(Extracted data entries)
Start of Block

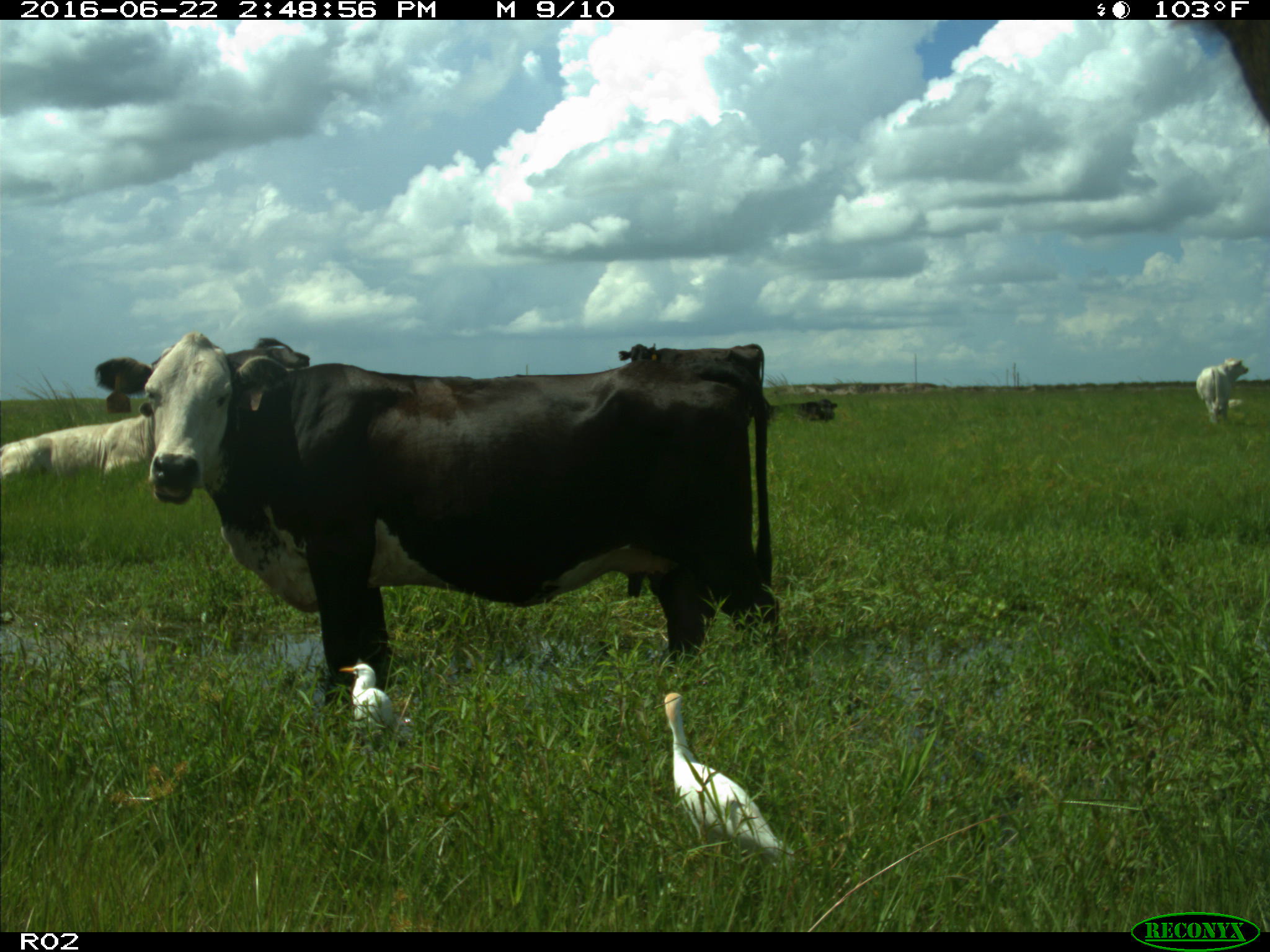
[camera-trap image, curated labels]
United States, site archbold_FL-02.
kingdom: Animalia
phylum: Chordata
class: Mammalia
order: Artiodactyla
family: Bovidae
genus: Bos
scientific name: Bos taurus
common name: domestic cow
Bos taurus (domestic cow).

End of Block

Assignment
Give an exact copy of the lines from the one with "order: Artiodactyla" through the end of the entries, both ends included.

Answer to this problem
order: Artiodactyla
family: Bovidae
genus: Bos
scientific name: Bos taurus
common name: domestic cow
Bos taurus (domestic cow).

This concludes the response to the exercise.